Consigne 1: D'après le texte sur le burn-out du praticien, de quoi les praticiens parlent-ils lorsqu'ils accompagnent les épuisements des autres ?
Consigne 2: Modifiez le passage du texte sur le burn-out du praticien qui commence par « Le burn-out du » et se poursuit jusqu'à « à ralentir, s'arrêter. », en remplaçant « système nerveux » par « équilibre hormonal ».

Extrait du texte:
==================================================

31/08/2026
On ne le dit pas assez. Ou on ne le dit pas du tout....
Le burn-out du praticien existe. Je ne parle pas du burn-out du salarié, épuisé par son manager ou qui ne trouve plus de sens à ce qu'il fait.
Celui-là est plus sournois, plus honteux. Parce qu'on est censé savoir ! C'est notre métier.
On écoute les corps des autres.
On accompagne les épuisements des autres.
On parle de système nerveux, de régulation, de mémoires figées.
Et pendant ce temps, le nôtre nous oblige à ralentir, s'arrêter.
Dans notre milieu, on entend ça :
"Si tu n'y arrives pas, c'est une question d'énergie."
"Tu n'y crois pas assez. Tu te sous valorises."
"Tes croyances limitantes t'empêchent d'avancer."

==================================================

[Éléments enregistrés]

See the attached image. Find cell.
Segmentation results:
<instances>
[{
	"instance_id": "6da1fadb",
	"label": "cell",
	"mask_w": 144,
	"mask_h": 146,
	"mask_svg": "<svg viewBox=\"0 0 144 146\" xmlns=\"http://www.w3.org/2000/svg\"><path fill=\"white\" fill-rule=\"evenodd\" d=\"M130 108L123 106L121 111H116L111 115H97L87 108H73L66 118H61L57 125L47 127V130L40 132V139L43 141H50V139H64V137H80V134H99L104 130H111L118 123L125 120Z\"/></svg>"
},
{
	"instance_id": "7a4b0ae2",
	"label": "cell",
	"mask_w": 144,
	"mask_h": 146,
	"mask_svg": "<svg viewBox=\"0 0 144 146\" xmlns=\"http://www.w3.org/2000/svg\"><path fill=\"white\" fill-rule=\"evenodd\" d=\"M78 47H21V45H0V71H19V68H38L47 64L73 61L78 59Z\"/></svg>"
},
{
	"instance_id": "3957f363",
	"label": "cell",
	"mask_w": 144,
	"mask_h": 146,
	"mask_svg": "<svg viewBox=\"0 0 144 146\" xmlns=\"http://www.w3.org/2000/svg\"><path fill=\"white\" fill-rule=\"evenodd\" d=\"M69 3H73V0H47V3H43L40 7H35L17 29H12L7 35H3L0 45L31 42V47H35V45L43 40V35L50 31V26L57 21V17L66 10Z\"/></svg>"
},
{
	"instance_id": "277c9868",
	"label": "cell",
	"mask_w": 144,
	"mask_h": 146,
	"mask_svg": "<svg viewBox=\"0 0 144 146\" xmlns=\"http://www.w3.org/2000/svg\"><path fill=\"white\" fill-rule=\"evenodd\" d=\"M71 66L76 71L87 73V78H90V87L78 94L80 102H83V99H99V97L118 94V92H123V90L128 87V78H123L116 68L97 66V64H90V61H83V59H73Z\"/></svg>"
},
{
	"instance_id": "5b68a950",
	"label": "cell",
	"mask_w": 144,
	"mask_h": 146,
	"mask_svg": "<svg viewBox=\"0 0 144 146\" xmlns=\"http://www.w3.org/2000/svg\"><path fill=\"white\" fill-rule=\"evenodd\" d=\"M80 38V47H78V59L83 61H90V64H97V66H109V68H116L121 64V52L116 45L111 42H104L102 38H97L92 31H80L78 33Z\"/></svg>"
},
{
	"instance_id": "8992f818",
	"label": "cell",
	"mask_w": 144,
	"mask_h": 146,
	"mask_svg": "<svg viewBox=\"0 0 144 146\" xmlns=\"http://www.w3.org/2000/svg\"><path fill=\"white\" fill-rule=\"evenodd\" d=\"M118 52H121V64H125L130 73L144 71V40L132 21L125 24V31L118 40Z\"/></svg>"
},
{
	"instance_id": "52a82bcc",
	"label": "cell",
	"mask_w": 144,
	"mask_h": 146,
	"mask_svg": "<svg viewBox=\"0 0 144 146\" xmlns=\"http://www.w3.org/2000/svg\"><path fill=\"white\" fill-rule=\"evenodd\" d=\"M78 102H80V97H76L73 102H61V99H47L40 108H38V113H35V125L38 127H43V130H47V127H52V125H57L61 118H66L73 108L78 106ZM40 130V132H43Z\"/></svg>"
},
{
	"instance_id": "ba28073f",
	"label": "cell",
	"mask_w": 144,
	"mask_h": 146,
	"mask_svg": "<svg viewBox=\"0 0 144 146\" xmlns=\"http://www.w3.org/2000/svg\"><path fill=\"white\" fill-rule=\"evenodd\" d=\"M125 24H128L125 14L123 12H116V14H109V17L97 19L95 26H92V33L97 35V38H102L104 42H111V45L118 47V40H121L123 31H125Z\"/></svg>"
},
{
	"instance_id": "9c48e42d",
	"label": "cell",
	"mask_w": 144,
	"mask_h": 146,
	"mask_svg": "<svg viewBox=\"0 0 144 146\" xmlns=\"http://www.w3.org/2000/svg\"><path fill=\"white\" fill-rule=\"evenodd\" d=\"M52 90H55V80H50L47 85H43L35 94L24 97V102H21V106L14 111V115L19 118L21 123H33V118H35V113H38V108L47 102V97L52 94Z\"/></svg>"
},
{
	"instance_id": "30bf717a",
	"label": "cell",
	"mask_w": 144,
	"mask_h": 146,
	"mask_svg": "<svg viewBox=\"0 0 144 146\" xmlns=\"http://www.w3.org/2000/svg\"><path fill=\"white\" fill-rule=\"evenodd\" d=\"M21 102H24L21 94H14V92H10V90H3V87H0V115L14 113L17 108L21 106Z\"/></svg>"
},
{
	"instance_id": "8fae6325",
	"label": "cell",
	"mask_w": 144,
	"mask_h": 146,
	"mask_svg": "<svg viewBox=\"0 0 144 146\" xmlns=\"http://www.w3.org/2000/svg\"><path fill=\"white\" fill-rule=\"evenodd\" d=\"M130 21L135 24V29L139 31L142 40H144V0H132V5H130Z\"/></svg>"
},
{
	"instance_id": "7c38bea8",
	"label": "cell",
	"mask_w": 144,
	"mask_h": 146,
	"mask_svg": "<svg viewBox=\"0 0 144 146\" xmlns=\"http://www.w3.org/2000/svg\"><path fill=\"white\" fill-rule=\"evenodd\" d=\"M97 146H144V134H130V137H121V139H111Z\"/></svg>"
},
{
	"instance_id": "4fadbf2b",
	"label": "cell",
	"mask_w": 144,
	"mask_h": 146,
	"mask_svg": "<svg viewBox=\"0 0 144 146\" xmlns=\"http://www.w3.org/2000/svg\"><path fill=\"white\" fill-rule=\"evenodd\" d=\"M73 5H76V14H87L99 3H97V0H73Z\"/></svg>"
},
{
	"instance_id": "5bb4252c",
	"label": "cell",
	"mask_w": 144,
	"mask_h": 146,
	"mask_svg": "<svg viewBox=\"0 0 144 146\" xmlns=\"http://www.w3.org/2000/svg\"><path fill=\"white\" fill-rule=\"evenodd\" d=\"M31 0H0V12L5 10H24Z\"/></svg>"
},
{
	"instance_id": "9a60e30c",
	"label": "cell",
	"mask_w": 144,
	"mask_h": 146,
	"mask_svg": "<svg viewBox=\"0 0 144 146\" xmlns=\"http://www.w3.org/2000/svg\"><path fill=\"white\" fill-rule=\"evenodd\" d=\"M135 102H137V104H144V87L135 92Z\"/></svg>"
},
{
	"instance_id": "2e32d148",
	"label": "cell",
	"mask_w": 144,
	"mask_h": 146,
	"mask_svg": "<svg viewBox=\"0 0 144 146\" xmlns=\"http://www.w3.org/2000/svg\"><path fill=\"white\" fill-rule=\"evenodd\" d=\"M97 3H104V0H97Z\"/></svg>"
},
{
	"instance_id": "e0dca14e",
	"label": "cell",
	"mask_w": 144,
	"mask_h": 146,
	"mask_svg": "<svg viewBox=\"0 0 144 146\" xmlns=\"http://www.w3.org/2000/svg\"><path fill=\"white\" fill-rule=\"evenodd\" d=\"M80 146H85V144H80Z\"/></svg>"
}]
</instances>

==================================================

Corrigé 1: De système nerveux, de régulation et de mémoires figées.

Corrigé 2:
Le burn-out du praticien existe. Je ne parle pas du burn-out du salarié, épuisé par son manager ou qui ne trouve plus de sens à ce qu'il fait.
Celui-là est plus sournois, plus honteux. Parce qu'on est censé savoir ! C'est notre métier.
On écoute les corps des autres.
On accompagne les épuisements des autres.
On parle de équilibre hormonal, de régulation, de mémoires figées.
Et pendant ce temps, le nôtre nous oblige à ralentir, s'arrêter.